Dataset excerpts:
==*==
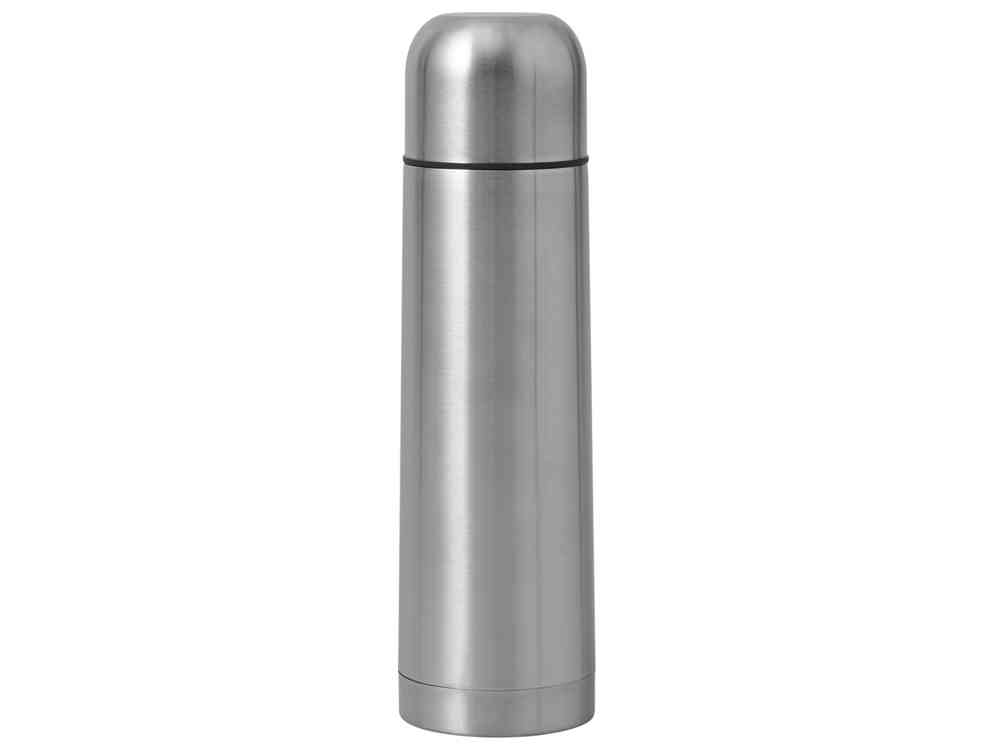 Подарочный набор - 13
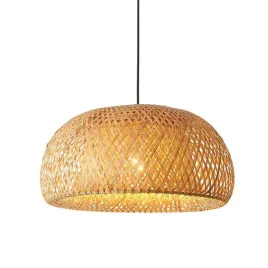 lampa-wiszaca-bambusowa-e27-boho-pleciona-38cm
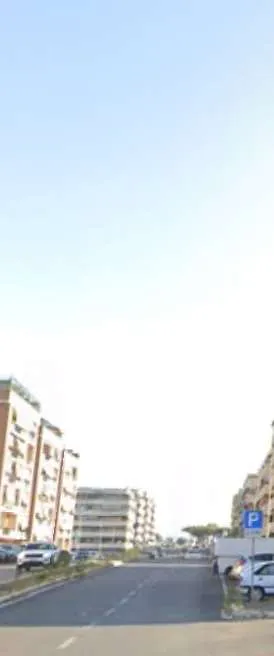 Appartamento in vendita a Roma - foto 7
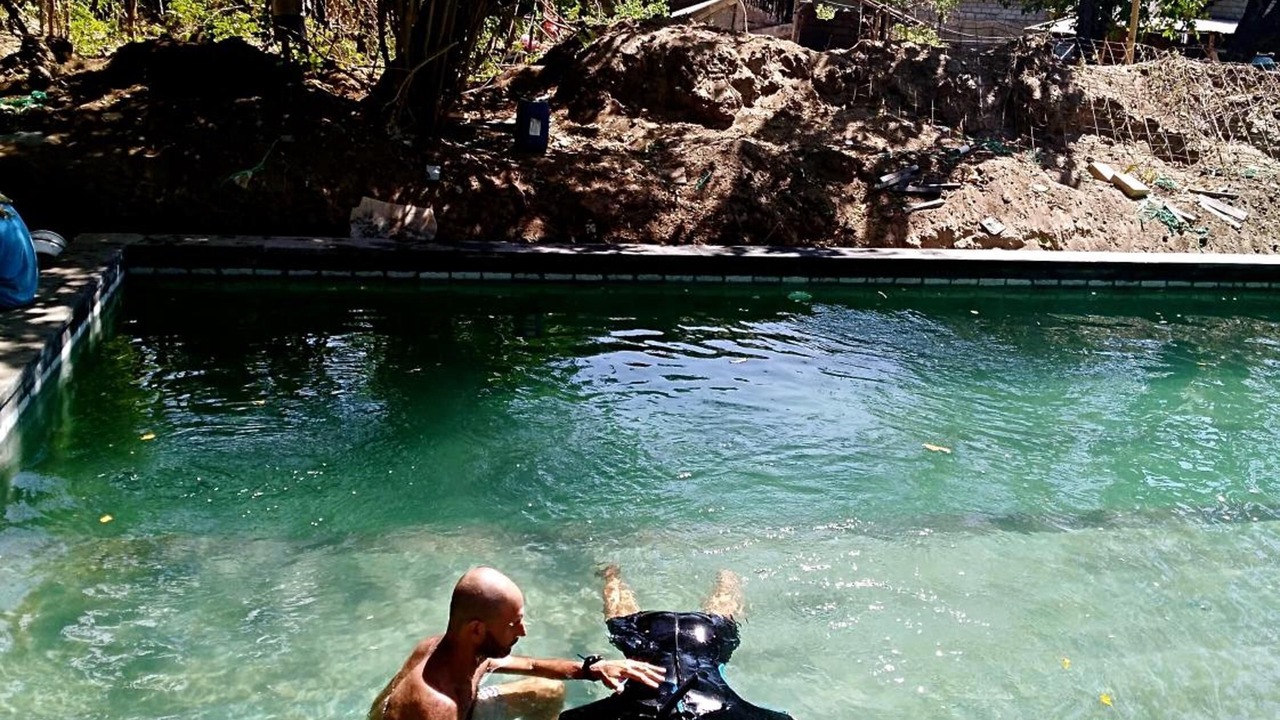 Photo of Outdoor in Purwakerti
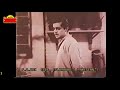 RAFI SAHAB~Film PYAR KI JEET~{1948}~Ik Dil Ke Tukde Hazar Hue~[* HD Video*]*[*TRIBUTE To Great RAFI*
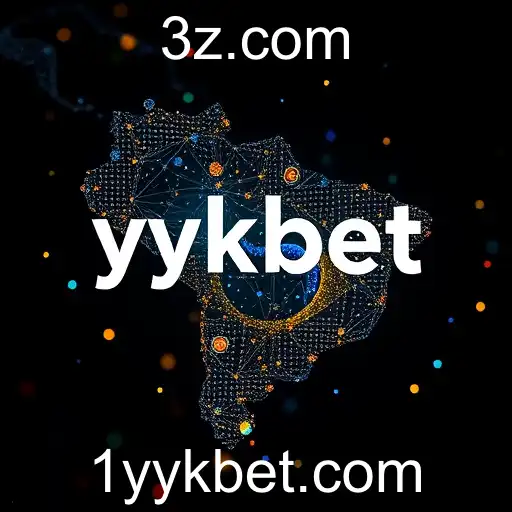 A Nova Era dos Jogos Online em Português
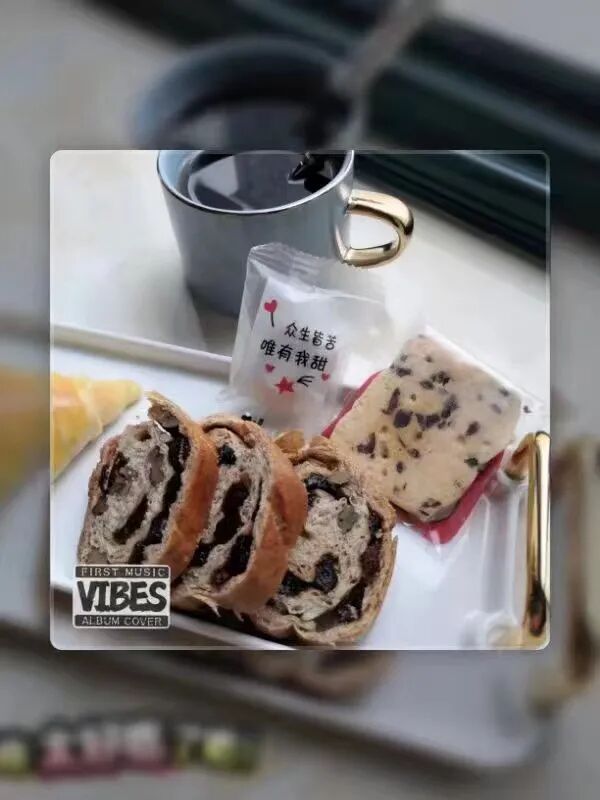 �������������������壬�ҳ�������ˡ�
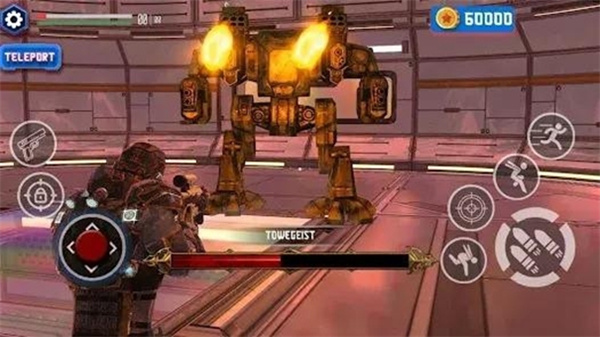 RPGv1.1.4 ׿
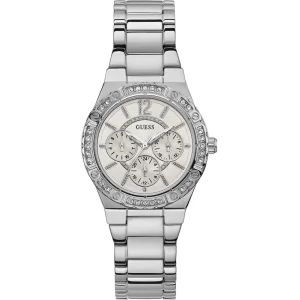 Guess W0845L1 - фото 1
==*==
Exactly reproduce each entry, but drop the pictures.

ANSWER BOX:
 Подарочный набор - 13
 lampa-wiszaca-bambusowa-e27-boho-pleciona-38cm
 Appartamento in vendita a Roma - foto 7
 Photo of Outdoor in Purwakerti
 RAFI SAHAB~Film PYAR KI JEET~{1948}~Ik Dil Ke Tukde Hazar Hue~[* HD Video*]*[*TRIBUTE To Great RAFI*
 A Nova Era dos Jogos Online em Português
 �������������������壬�ҳ�������ˡ�
 RPGv1.1.4 ׿
 Guess W0845L1 - фото 1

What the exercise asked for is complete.